ЦЕЛЬ ЗАДАНИЯ. Отредактируйте часть учебного текста, которая начинается словами «Между тем, от» и заканчивается словами «на внешней символике.»: приведите ее, заменив «сценарный ход» на «драматургический ход».

Между тем, от студентов зачастую требуют раскрыть на титульном листе идею и
сверхзадачу представленных ими сценариев.
В
основе большинства сценариев обычно лежат не драматургические построения, а те
или иные режиссерско-постановочные приемы. Так называемый сценарный ход,
призванный определять единство действия, стать стержнем предстоящего
театрализованного представления, чаще всего строится либо на том или ином
приеме театрализованного конферанса, например, на сквозной роли ведущего,
выступающего в каком-либо образе (а иногда и от своего лица), либо на тех или
иных «сквозных» элементах художественного оформления, на внешней символике.
Скудость,
а порой отсутствие сколько-нибудь серьезного содержания, по существу отсутствие
сценария, режиссеры массовых представлений и праздников нередко пытаются
«компенсировать» всякого рода внешними эффектами: включением в представление
или в праздник тех или иных броских концертных номеров, не имеющих отношения к
содержанию праздника, использованием, к делу и не к делу, всевозможных световых
и звуковых эффектов и т. п. Театрализация жизненного материала, предполагающая,
прежде всего, драматургическую его организацию, подменяется, таким образом,
некоей, с позволения сказать, «тра-ля-ля-лизацией». Так, для краткости, можно
охарактеризовать распространенную практику «запеть» и «заиграть» содержание
представления или праздника, вернее, заменить, таким образом, отсутствие
содержания. Говорить об этом следует не в упрек режиссерам. Напротив, они
вынуждены писать сценарии и этим спасают в меру своих сил театр массовых
представлений, поскольку кадров драматургов-профессионалов, посвятивших себя
драматургии массовых праздников, практически нет. Режиссеры и впредь будут
авторами сценариев своих праздников и представлений. Поэтому проблема
разделения труда, а значит и тех знаний, которые необходимы для осуществления
каждого отдельного вида труда, стоит особенно остро именно при подготовке
режиссеров массовых представлений и праздников. Специалисту данного профиля
необходимо научиться не сливать воедино, а последовательно осуществлять две
одинаково важные стадии работы: написание литературного сценария, а затем его
режиссерское воплощение. Это задача действительно важнейшая.

СВЕДЕНИЯ.
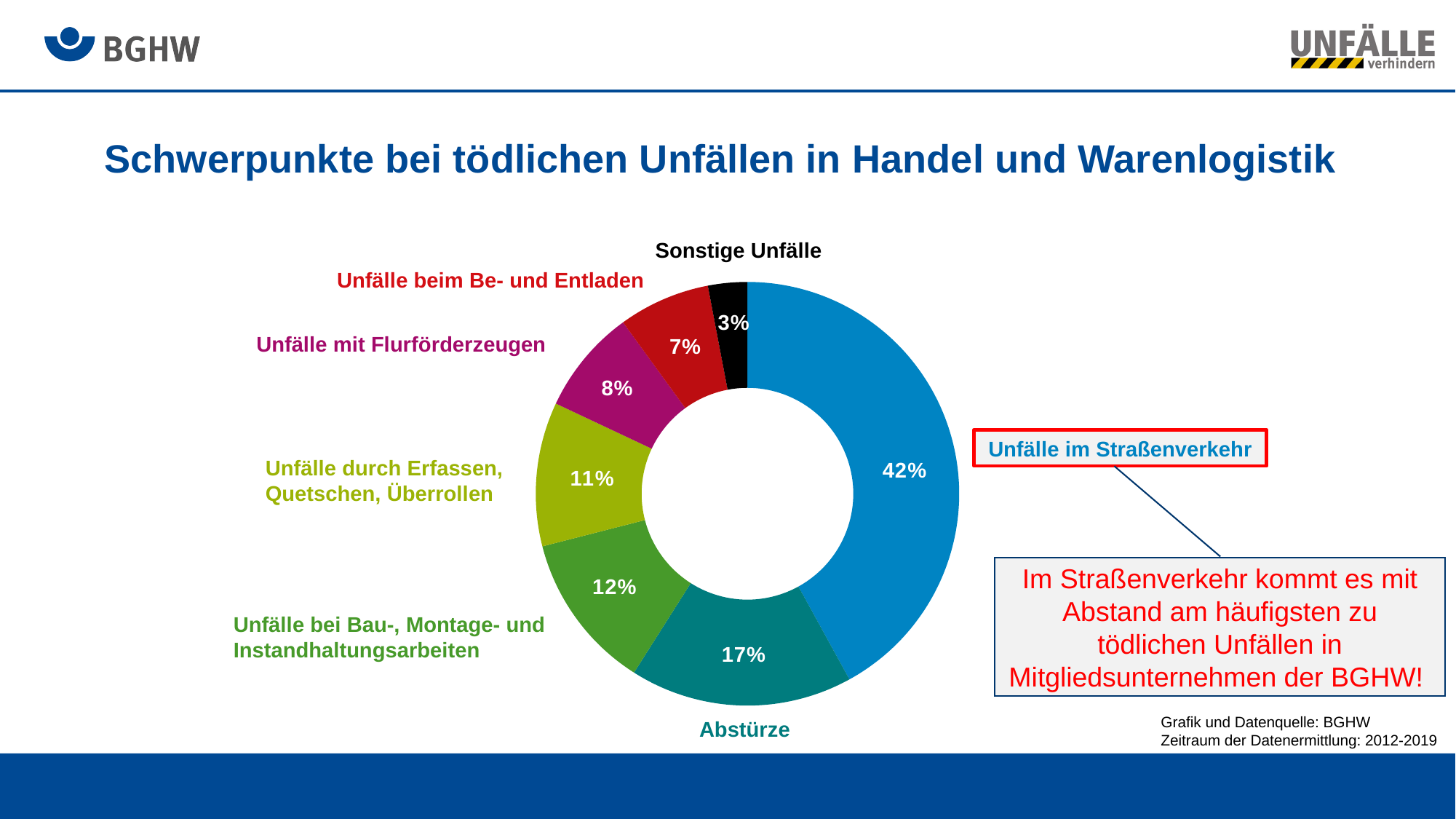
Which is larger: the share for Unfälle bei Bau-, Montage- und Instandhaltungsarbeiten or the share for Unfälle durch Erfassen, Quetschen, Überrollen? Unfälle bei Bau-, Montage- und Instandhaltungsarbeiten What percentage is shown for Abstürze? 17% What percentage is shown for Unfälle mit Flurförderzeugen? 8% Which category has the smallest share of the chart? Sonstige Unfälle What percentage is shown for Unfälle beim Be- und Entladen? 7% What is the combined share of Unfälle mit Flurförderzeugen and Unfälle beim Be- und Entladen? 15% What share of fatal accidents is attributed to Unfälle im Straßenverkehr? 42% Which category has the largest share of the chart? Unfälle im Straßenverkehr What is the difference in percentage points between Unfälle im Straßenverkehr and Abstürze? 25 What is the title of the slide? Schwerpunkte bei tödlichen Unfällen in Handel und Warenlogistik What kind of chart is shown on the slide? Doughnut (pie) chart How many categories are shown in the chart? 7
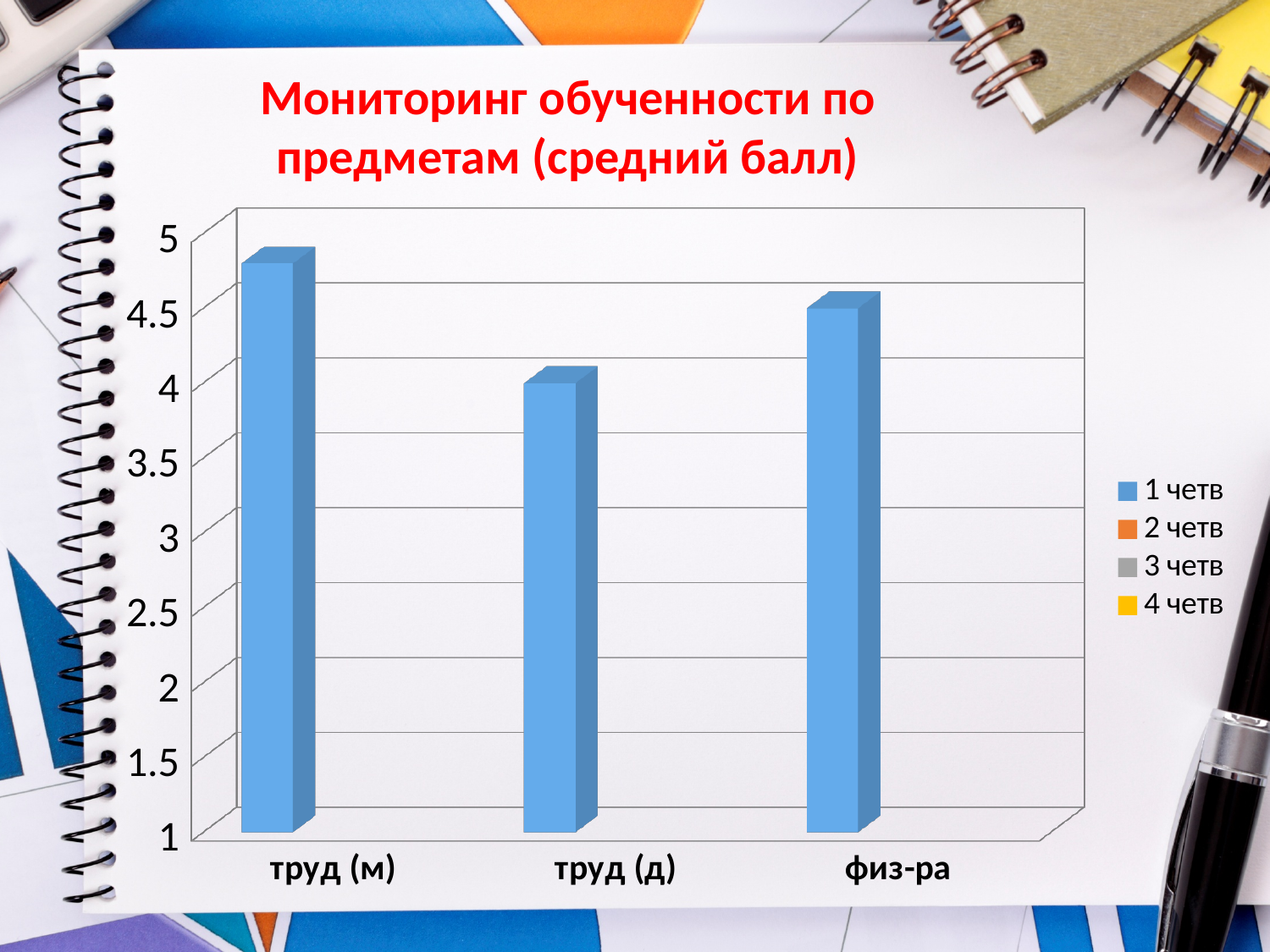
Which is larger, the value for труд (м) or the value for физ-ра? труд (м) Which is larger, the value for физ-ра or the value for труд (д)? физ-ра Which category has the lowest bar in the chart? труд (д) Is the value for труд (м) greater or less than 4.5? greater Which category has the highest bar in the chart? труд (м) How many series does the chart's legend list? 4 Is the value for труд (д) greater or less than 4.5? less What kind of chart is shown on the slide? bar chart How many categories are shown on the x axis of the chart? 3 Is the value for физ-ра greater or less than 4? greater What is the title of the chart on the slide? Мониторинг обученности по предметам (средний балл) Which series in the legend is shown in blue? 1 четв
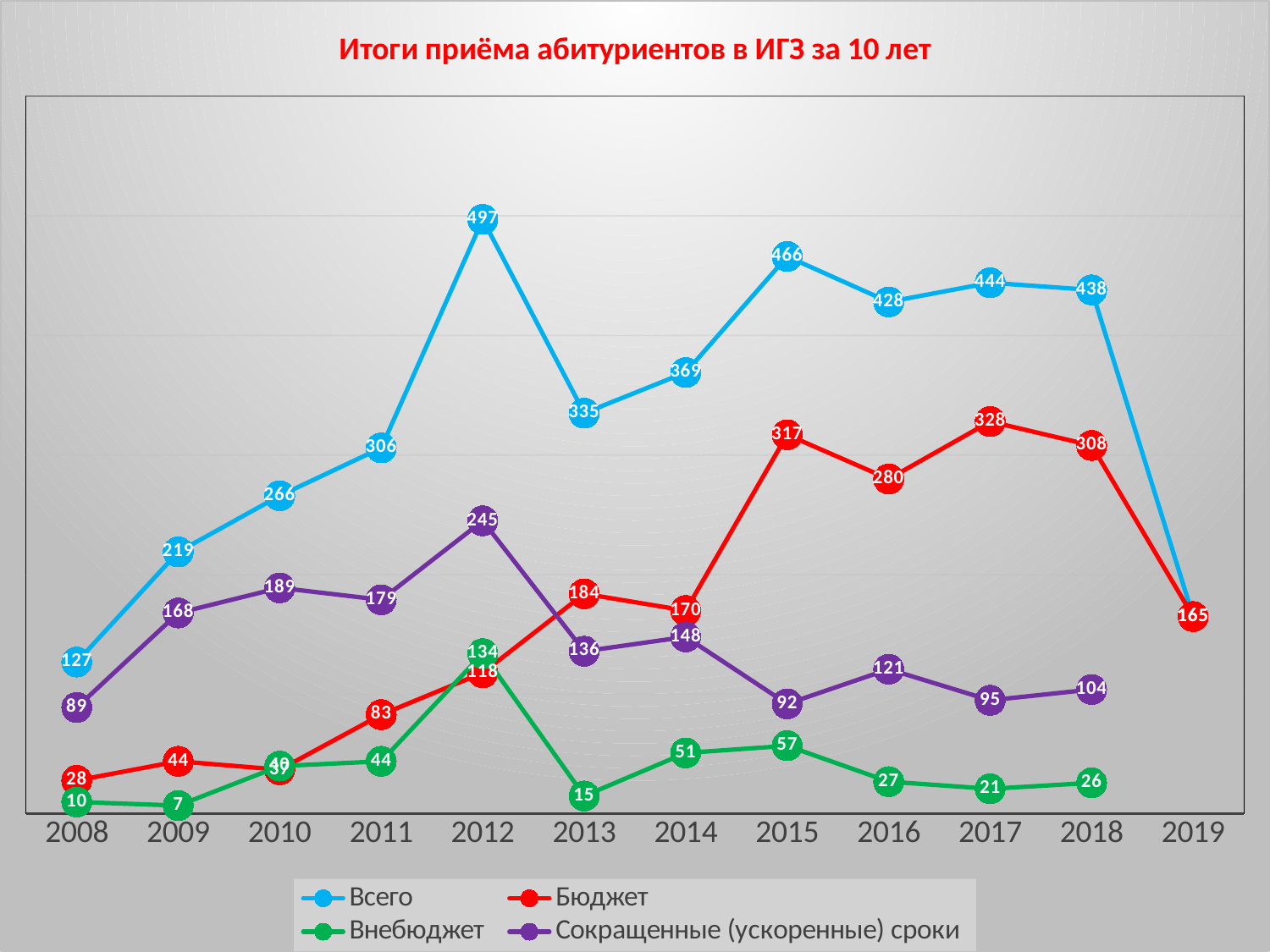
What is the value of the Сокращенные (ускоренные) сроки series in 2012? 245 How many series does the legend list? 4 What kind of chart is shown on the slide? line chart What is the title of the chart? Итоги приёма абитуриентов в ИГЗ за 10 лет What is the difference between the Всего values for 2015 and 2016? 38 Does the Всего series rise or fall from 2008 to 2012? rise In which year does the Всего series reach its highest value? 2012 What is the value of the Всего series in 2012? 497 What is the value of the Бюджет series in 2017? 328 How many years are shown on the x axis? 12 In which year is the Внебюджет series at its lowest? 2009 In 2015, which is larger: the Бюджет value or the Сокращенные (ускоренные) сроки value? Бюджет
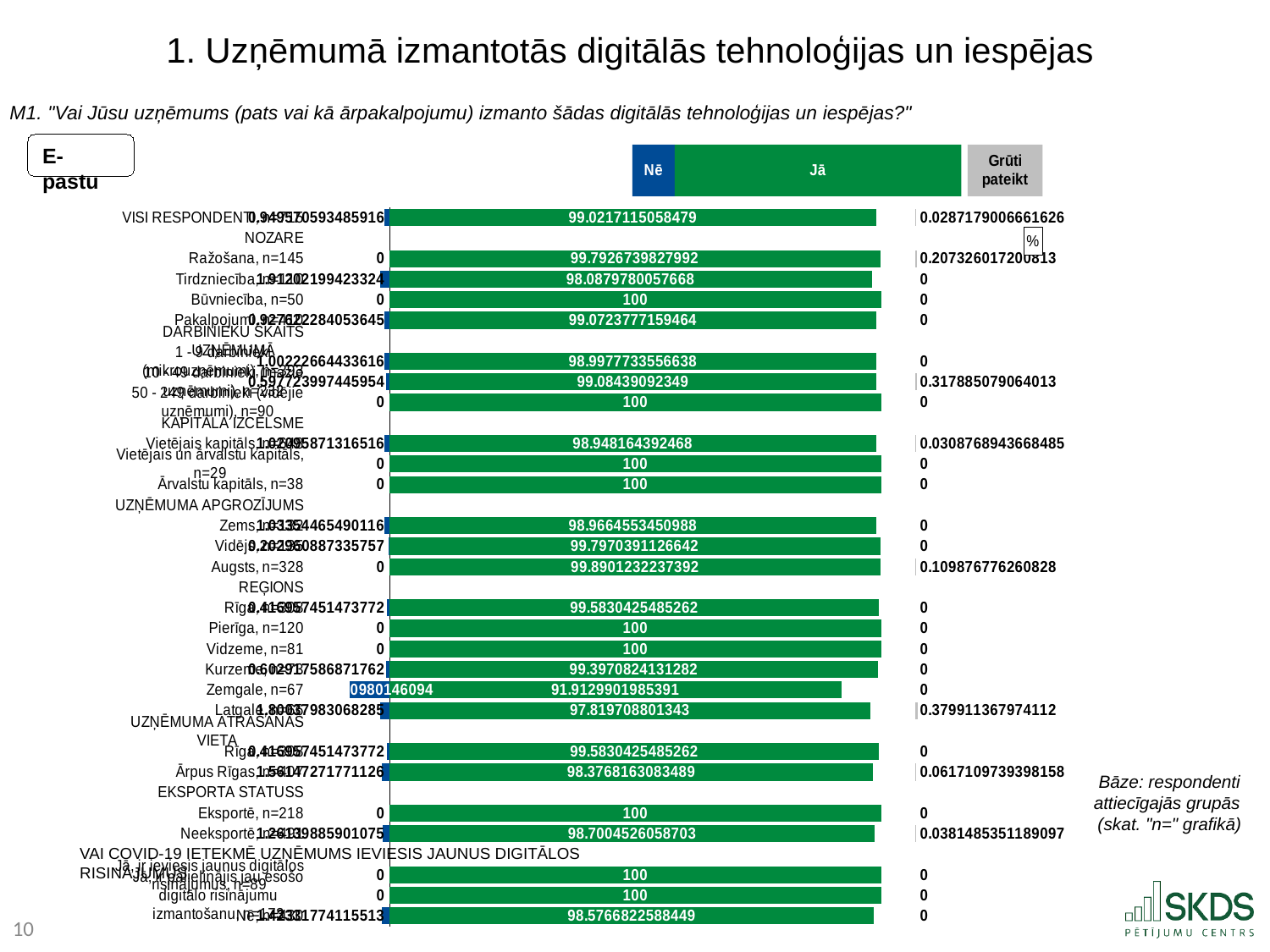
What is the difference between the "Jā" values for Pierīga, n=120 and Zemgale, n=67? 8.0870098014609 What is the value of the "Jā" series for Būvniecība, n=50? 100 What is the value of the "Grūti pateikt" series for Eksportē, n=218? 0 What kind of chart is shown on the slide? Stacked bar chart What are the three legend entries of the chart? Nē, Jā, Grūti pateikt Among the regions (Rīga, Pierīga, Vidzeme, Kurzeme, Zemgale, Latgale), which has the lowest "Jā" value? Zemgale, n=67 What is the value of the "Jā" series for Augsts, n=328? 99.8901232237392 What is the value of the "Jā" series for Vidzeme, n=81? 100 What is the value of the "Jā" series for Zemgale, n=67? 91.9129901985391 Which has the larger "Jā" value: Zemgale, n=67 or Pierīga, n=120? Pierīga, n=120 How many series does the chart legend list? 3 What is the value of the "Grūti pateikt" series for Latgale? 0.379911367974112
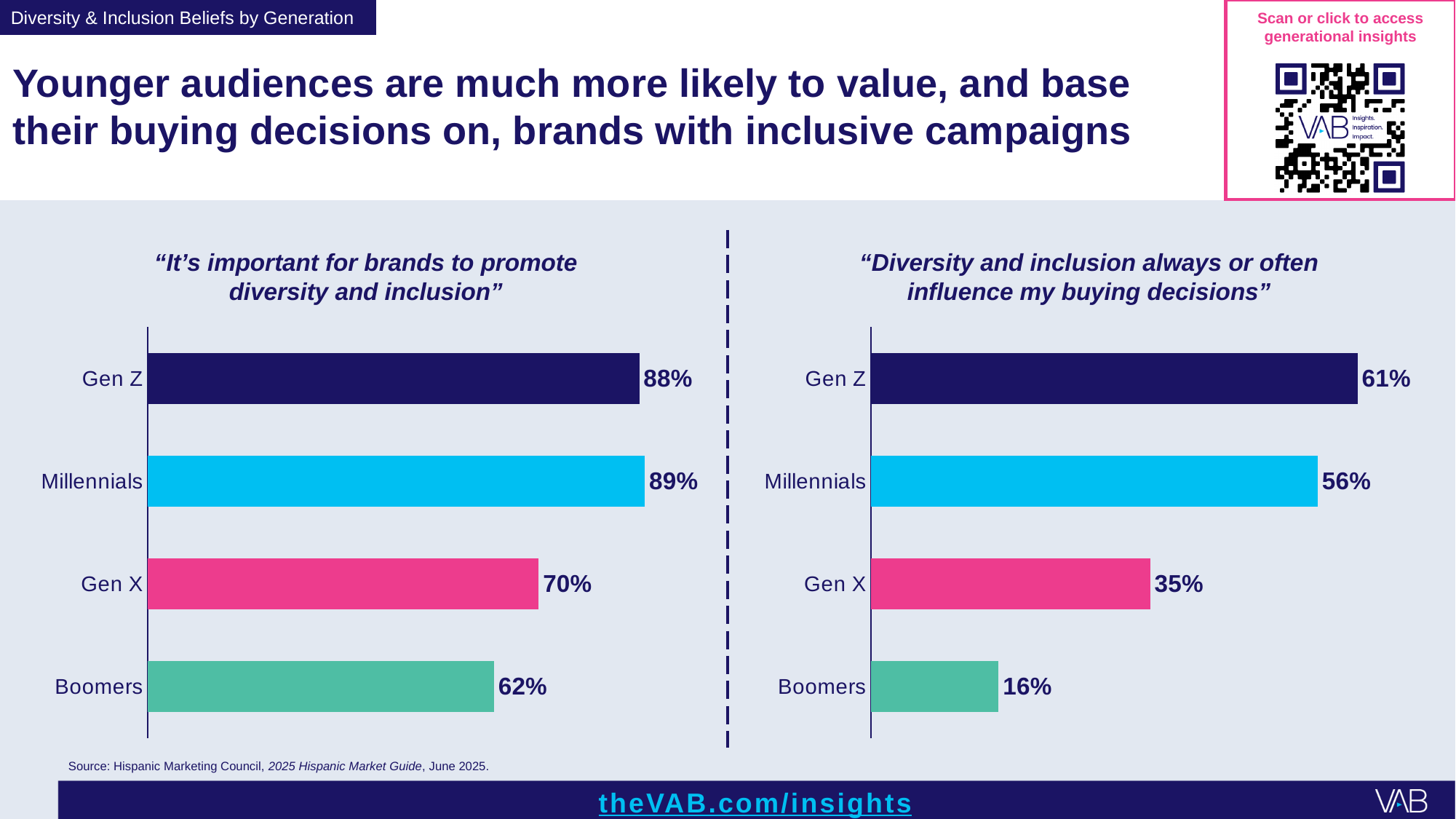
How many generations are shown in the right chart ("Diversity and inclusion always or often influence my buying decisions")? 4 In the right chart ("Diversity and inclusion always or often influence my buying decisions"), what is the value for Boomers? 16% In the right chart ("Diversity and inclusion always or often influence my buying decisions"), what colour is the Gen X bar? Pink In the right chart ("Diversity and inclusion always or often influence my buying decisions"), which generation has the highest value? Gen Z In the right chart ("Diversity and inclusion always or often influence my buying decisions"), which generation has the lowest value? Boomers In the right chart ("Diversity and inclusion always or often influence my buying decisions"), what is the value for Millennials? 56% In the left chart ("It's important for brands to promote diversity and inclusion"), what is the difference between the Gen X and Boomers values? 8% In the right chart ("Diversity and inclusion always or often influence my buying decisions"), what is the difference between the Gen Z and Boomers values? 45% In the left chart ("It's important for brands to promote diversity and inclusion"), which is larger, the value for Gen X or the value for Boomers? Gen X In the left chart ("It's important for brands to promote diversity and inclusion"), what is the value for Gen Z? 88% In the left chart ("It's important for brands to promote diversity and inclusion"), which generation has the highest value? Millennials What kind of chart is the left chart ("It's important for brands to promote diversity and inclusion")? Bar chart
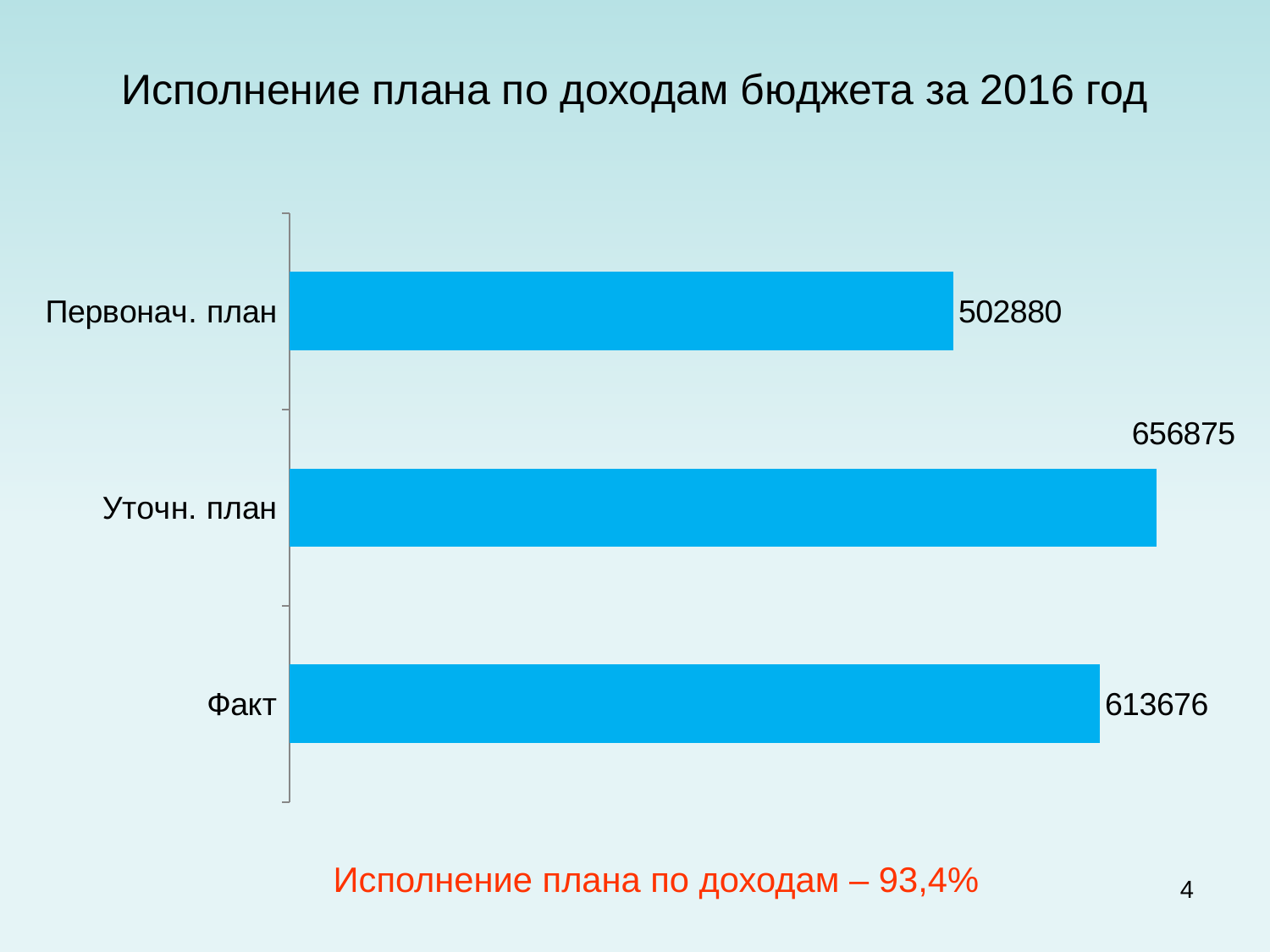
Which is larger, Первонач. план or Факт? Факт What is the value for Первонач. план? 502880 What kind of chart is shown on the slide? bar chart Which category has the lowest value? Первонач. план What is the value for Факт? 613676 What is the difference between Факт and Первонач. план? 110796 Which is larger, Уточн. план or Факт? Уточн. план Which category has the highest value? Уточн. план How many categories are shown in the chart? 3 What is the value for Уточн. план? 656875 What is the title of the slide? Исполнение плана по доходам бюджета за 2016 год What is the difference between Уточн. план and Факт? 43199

ОТВЕТ К ЗАДАНИЮ.
Между тем, от студентов зачастую требуют раскрыть на титульном листе идею и
сверхзадачу представленных ими сценариев.
В
основе большинства сценариев обычно лежат не драматургические построения, а те
или иные режиссерско-постановочные приемы. Так называемый драматургический ход,
призванный определять единство действия, стать стержнем предстоящего
театрализованного представления, чаще всего строится либо на том или ином
приеме театрализованного конферанса, например, на сквозной роли ведущего,
выступающего в каком-либо образе (а иногда и от своего лица), либо на тех или
иных «сквозных» элементах художественного оформления, на внешней символике.